The Davie-Brown Index (DBI) is an independent index for brand marketers and agencies that quantifies consumer perceptions of more than 2,900 celebrities, including TV and film stars, musical artists, reality TV stars, news personalities, politicians, athletes, and business leaders.

Developed in 2006 by Sharp Analytics and white labeled by celebrity talent division of The Marketing Arm, an Omnicom Group Inc. promotion agency, the DBI provides marketers with a systematic approach for quantifying the use of celebrities in their advertising and marketing initiatives. DBI data is designed to help determine a celebrity's ability to influence brand affinity and consumer purchase intent.
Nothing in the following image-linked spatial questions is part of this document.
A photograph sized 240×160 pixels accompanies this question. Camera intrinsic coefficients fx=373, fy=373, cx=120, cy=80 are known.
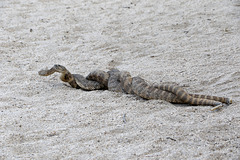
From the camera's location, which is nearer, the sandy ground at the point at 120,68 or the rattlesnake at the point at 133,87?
the sandy ground at the point at 120,68

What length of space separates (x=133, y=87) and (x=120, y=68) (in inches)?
43.2

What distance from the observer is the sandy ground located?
138 inches

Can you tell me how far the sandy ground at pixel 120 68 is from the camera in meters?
3.50

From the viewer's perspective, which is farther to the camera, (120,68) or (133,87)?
(120,68)

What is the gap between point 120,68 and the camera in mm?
5738

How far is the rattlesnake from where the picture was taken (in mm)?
4359

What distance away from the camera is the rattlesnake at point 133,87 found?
4.36 metres

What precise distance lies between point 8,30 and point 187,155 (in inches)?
203

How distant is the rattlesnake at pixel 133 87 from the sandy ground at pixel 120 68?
0.11 metres

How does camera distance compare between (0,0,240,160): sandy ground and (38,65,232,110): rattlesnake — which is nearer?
(0,0,240,160): sandy ground

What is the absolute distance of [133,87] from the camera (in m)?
4.69

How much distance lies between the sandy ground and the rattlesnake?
111 millimetres

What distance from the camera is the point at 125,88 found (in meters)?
4.80

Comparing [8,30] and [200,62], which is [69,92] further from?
[8,30]
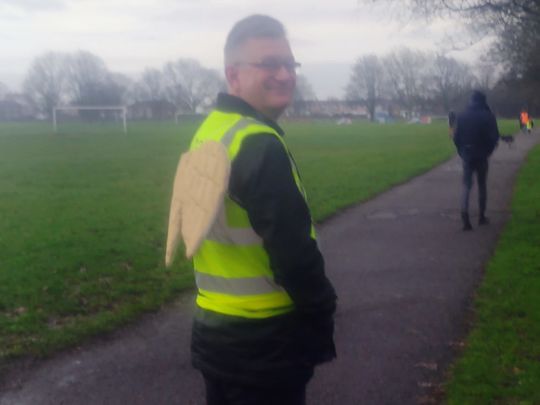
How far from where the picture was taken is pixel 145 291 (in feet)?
25.2

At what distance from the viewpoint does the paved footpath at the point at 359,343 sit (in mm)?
4977

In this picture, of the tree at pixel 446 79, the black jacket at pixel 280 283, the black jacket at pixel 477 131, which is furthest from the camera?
the tree at pixel 446 79

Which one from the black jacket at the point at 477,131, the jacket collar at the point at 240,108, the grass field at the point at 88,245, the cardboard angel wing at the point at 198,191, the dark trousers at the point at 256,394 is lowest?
the grass field at the point at 88,245

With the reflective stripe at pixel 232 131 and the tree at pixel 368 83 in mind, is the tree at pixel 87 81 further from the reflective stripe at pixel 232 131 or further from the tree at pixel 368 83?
the reflective stripe at pixel 232 131

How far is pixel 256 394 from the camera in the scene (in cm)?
263

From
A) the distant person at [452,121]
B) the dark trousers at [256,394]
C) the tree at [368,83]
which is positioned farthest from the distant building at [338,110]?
the dark trousers at [256,394]

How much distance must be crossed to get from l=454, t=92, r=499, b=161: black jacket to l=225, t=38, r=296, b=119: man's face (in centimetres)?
892

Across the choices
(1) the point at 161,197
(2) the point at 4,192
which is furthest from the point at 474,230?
(2) the point at 4,192

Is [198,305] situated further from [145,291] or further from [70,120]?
[70,120]

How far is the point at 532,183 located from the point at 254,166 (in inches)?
680

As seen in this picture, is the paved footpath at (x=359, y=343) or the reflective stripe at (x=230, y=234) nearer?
the reflective stripe at (x=230, y=234)

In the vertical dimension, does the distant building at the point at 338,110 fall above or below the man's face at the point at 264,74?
below

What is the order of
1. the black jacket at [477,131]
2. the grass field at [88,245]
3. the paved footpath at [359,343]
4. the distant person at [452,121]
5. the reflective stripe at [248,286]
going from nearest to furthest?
the reflective stripe at [248,286] < the paved footpath at [359,343] < the grass field at [88,245] < the black jacket at [477,131] < the distant person at [452,121]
According to various news articles, the DBI consists of a 1.5 million-member consumer research panel which evaluates a celebrity’s awareness, appeal and relevance to a brand’s image and their influence on consumer buying behavior. Respondents who are aware of a certain celebrity are asked a standard set of questions about that celebrity. Using a six-point scale, consumers evaluate celebrities across seven key attributes: Appeal, Breakthrough, Trendsetter, Influence, Trust, Endorsement, and Aspiration. An overall DBI score is developed each time a celebrity is indexed and can be narrowed down to key demographics, including gender, age and ethnicity.

Updated weekly, DBI attribute rankings are dynamic and change depending on major events (e.g., industry awards, positive/negative news, etc.).

In 2013, The Marketing Arm partnered with Repucom, a market research firm, to launch the Index in 12 international markets.